Memories of being a child

My youngest daughter asked the other night at dinner.

“Mama, Daddy”Do you like being an adult? It made us both think. Of course we both answered yes, but deep down I miss being a kid. My daughter then said, I don’t want to be an adult, cause you have to work and pay bills and can’t play much…. My wife and I just giggled, and said yup!

One question for you to ask/ answer. Can an adult grieve being a kid? I sure think so. It may sound funny but I miss it most when it snows in other places that we either lived in or know people that live there. Growing up in Jersey we had a lot of snow. I would get all excited to shovel and make the mounds of snow. The snow ball fights, the snow angels. I also didn’t mind driving in it. Sounds crazy I know, maybe it has something to do with my interest in weather overall. When I was a kid I wanted to go to school and study meteorology. You know that blogging from paradise guy right? My cousin Ryan. He actually studied it in college. He interned at a NJ news station. Maybe that was what interested me in it more.

It snowed here in NC last year, we got 4 in over night. It was something my oldest daughter dreamt of and it happened. She was overjoyed and wanted to play in it all day. I lived vigorously through her since I couldn’t play with them cause of work. Missing being a kid is something some adults grieve. Keeping the memories of being a kid just makes me smile. Reminiscing over stories with our kids helps me bring me back to those days. Running around playing games, getting called home when the street light comes on is what I did as a kid.

Good grievings- taking not only the memories of your loved ones with you, but also taking the memories you have made from being a kid and growing up with you to make your heart and soul happy.

Grief comes in MANY different ways

I have connected with so many cool, happy, positive, hip people over past 2 years.  There are few that I have been in contact with on a normal basis.  I thought it would be cool to ask them to write a blog for me to share on here.  I asked them to write about how they dealt or deal with Grief in their world.  Here is what they had to say.

This first post is from the one and only Jazz  She is an awesome soul, who I have got to know through Ash   Jazz tells it like it is, and is a great person to talk to.  In this post Jazz talks about the 3 ways she has dealt with grief after her Grandfather passed away.

Title: 3 Self-Care Strategies To Heal During Grief

When my grandfather passed away in December 2016, I felt that type of anxiety of having to drop everything and rush back home to New York. I dreaded the cold blistering air and dealing with respiratory issues didn’t make the situation any easier. Besides the weather, was the impending depressing feeling of witnessing an open casket. All of these emotions mounted as I felt my body and spirit slip into a state of numbness, seclusion, and sadness.
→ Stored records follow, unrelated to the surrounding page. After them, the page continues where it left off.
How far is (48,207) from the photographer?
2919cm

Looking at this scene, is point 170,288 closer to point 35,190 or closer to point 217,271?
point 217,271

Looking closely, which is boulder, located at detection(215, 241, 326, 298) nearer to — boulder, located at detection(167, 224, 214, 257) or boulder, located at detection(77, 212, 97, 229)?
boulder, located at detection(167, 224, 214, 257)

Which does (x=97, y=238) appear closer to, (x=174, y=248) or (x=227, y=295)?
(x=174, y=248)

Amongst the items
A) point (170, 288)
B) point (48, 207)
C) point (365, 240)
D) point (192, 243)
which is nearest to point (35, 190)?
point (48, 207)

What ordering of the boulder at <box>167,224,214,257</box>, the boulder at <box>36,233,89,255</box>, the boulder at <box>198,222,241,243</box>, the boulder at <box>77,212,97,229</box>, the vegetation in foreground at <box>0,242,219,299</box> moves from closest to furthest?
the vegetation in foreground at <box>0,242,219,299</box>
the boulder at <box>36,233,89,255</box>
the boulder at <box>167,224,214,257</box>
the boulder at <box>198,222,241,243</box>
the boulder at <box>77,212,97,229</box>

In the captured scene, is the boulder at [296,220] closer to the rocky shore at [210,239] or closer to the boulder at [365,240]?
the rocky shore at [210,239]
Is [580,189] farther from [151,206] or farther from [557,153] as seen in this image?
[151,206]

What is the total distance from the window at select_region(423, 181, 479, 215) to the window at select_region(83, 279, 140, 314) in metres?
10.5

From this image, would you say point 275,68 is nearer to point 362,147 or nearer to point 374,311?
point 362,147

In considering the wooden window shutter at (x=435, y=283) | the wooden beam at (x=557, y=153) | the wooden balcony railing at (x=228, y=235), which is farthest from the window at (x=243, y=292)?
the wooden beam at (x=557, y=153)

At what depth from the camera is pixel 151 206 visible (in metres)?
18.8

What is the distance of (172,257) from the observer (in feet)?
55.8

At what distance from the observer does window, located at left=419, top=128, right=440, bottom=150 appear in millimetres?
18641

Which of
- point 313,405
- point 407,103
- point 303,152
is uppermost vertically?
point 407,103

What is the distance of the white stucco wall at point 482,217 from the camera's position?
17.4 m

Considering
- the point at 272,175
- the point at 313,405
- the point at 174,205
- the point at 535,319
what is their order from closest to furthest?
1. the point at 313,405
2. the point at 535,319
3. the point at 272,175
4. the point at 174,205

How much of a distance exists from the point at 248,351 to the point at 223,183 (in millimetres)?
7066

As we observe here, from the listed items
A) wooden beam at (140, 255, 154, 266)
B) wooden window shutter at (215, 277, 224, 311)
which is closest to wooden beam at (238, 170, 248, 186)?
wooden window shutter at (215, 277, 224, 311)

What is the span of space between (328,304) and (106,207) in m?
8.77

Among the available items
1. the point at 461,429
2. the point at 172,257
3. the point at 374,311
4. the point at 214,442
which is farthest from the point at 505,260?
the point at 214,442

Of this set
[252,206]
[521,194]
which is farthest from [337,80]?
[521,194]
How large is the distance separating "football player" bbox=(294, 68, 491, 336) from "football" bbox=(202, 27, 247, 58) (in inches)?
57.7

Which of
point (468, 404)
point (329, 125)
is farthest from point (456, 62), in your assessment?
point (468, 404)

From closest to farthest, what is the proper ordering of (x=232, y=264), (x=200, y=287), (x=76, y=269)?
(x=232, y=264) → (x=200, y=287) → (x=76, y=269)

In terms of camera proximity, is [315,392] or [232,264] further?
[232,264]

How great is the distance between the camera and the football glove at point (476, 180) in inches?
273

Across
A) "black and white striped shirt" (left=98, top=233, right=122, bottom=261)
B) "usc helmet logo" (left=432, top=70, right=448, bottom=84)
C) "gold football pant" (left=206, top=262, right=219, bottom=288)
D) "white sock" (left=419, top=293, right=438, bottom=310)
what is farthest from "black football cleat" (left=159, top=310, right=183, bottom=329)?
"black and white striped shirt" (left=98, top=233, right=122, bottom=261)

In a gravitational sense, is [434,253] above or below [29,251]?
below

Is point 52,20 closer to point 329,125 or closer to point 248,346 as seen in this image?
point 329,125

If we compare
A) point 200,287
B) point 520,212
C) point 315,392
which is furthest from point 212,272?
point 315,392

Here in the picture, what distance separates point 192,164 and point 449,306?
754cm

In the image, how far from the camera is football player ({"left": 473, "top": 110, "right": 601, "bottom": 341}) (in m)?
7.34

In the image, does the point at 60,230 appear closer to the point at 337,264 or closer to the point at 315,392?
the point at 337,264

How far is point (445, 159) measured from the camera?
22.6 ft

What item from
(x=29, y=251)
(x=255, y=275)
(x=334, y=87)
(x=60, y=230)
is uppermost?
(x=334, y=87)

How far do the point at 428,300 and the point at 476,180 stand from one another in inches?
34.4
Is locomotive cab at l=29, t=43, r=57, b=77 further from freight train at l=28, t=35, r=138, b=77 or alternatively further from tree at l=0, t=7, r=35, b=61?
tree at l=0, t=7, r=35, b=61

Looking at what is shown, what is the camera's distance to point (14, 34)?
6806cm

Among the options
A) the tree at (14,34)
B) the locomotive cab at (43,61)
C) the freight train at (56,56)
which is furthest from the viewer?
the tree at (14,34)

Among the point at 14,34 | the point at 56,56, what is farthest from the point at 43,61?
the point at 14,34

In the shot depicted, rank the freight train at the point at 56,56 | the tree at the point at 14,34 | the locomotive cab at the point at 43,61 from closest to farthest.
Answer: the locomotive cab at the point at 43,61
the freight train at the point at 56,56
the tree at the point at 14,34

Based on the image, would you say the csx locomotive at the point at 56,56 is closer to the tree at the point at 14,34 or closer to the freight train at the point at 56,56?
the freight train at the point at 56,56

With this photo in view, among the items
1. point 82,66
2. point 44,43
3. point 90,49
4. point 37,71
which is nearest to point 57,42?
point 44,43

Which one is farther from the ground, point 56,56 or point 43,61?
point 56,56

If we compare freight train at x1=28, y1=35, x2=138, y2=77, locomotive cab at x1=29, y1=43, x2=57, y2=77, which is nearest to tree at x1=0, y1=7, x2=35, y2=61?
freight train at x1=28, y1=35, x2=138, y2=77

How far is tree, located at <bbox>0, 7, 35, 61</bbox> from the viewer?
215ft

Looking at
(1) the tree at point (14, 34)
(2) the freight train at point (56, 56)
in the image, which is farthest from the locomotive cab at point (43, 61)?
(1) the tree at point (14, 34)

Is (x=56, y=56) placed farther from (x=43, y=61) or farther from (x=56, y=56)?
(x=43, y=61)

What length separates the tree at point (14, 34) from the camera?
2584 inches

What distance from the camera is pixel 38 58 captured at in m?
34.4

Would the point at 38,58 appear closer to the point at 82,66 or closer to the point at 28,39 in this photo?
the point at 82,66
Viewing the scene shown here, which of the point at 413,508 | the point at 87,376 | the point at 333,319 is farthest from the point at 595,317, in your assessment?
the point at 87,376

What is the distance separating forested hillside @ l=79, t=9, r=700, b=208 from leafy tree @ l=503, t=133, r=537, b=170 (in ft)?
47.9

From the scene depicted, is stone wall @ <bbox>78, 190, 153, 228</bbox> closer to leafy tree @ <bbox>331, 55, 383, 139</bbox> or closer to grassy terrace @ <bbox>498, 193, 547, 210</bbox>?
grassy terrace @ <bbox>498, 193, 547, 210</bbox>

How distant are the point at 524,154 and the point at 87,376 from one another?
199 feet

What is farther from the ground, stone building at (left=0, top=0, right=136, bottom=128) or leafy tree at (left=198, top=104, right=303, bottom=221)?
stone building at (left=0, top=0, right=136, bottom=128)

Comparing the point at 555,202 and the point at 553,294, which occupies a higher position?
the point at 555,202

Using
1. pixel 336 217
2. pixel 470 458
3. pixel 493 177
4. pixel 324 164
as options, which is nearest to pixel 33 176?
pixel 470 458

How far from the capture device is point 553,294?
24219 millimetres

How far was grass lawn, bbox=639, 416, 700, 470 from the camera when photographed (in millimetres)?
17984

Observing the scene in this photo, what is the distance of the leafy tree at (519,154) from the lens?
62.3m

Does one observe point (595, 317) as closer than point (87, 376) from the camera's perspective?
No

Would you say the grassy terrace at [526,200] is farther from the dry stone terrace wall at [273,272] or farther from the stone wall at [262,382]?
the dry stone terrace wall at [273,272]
Grief has a way of impacting our physical health. Everything from appetite loss to emotional eating habits to anxiety, grief can cause an individual to avoid feeling the bittersweet emotions and the grief that comes with; doing so, can put a toll on one’s health in the long-term.

But even with that awareness, there is no way to avoid grief. Whether we like it or not, it is a part of this journey we call Life. I’ll admit, having to come to this conclusion took some time to understand. It served as the basis for me to seek solutions towards overcoming the grief in healthier ways.

I do believe that we can incorporate helpful self-care practices that can promote well-being so we can live our lives to the fullest. It can help to ease the grief as we recount and honor the beloved ones who have departed.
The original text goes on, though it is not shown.